Cross-origin protections tighten (CORB and Private Network Access) AI-researched
Dependency: CORS/CORB browser security
Chrome-era cross-origin hardening (CORB) and later Private Network Access restrictions reduce what browser code can read or request cross-origin, breaking works that sniff, scrape, or assemble media across domains.
Affected Artworks
Gregory Chatonsky
Cross-origin 'sniffing' of YouTube/Flickr-like sources. Browser blocks reads/requests.
Beat Brogle & Philippe Zimmermann
Aggregates many remote images in rapid sequence. Cross-origin barriers increase.
Brian Piana
Reads platform data and media across origins. Cross-origin API constraints compound platform lock-ins.
Fixes & Mitigations
- Workaround: Move cross-origin fetching to a server-side component under curatorial control; emit clean CORS headers.
- Workaround: Correct MIME types and enable appropriate CORS on owned endpoints.
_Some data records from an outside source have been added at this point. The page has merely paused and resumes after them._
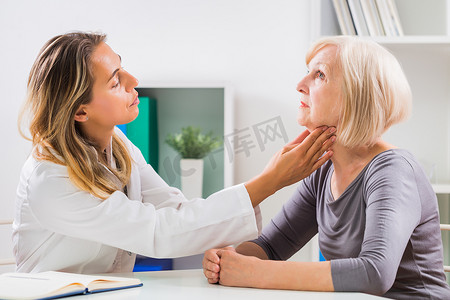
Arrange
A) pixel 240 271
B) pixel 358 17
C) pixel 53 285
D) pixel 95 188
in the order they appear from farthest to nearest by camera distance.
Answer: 1. pixel 358 17
2. pixel 95 188
3. pixel 240 271
4. pixel 53 285

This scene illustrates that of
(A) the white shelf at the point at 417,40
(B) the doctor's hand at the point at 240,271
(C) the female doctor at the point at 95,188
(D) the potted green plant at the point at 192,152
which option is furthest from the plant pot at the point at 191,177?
(B) the doctor's hand at the point at 240,271

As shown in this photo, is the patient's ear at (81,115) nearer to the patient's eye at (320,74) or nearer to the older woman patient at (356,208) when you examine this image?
the older woman patient at (356,208)

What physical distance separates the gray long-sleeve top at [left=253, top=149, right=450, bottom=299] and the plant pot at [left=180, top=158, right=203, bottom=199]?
1.14 metres

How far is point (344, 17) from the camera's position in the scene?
2414 mm

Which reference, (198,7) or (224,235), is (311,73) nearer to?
(224,235)

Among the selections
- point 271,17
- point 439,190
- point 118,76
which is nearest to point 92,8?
point 271,17

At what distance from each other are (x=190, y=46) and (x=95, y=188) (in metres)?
1.66

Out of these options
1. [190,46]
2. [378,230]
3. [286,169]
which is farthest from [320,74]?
[190,46]

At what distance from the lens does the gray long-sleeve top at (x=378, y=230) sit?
3.45ft

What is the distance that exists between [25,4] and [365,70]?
212 centimetres

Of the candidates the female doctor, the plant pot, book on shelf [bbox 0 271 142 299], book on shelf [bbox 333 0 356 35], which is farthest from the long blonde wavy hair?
book on shelf [bbox 333 0 356 35]

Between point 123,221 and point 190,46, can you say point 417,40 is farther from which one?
point 123,221

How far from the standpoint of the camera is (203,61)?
108 inches

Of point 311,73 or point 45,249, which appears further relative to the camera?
point 311,73
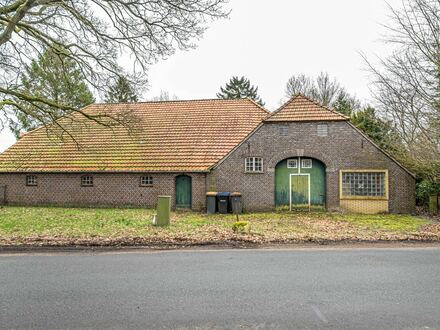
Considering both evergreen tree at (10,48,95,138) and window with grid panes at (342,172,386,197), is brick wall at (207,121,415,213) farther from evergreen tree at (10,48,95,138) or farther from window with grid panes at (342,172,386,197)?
evergreen tree at (10,48,95,138)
CORB blocks certain cross-origin responses from being delivered to web contexts when they might leak sensitive data. Later, Private Network Access restricts requests from public sites to private network resources.
Notes
Cross-origin changes don’t “kill the web,” but they do kill a class of artworks that treated the browser as a permissive data-mining agent.